But not everyone in Labour is delighted at Blair’s intervention. According to the Telegraph, Miliband’s chief policy advisor, Jon Cruddas said to party supporters that Blair’s ideas in later years were “rubbish” and “soulless”, characterised by “dystopian sink or swim” politics.

As Blair’s supportive speech gets underway today, the row threatens to undermine unity within Labour and the clout of the former PM’s message.

According to the Telegraph, during a launch for his latest book, Blue Labour: Forging a New Politics, Cruddas said of Blair: “His 1994, ‘95, ‘96 speeches ended up in 2004, 2005 with a dystopian sink or swim world view. It is that journey in those eight years – that’s the loss.

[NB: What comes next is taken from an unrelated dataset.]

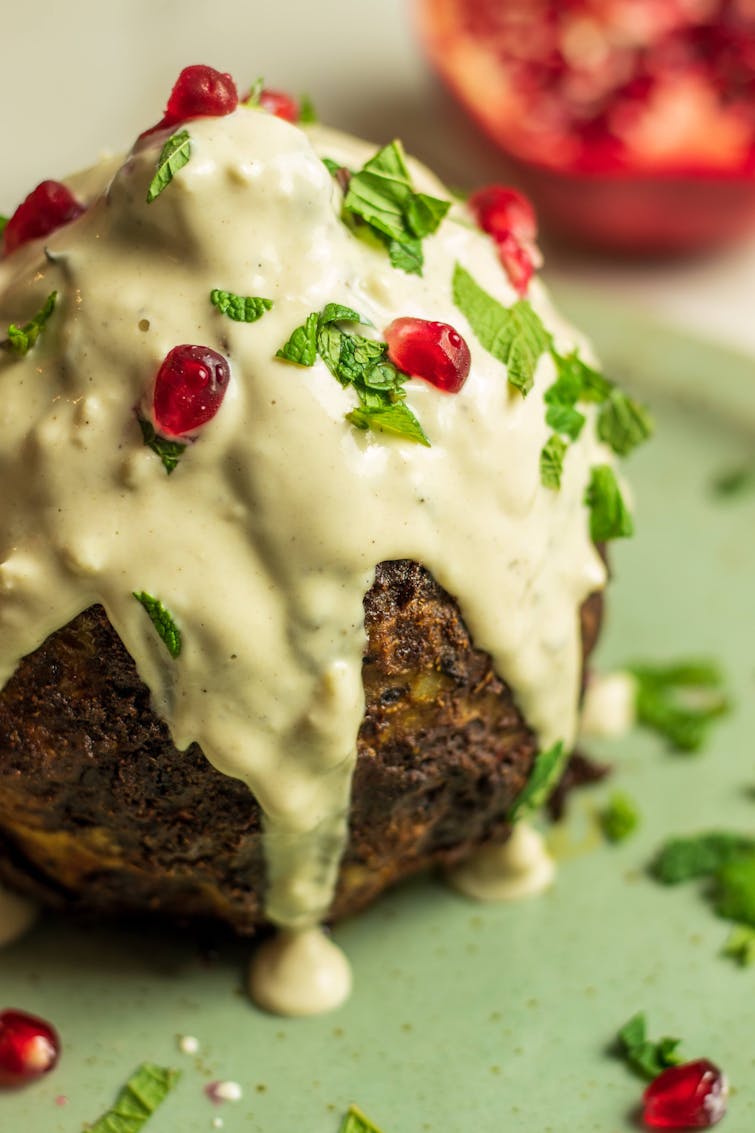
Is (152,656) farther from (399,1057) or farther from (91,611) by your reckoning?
(399,1057)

“So the question is to learn and appropriate the positive elements of that and appreciate why it lost and put firmer footings in place. That’s the job at hand.”

Play your early work!

Cruddas also made reference to Blair’s well-documented musical days, saying “he had the best early tunes, some of the later fusion stuff was rubbish.”

But even without Cruddas’ comments, Blair remains a highly controversial figure due to the 2005 invasion of Iraq. Many senior Labour figures will be keen to put the war and its proponents out of public consciousness in the build-up to the election.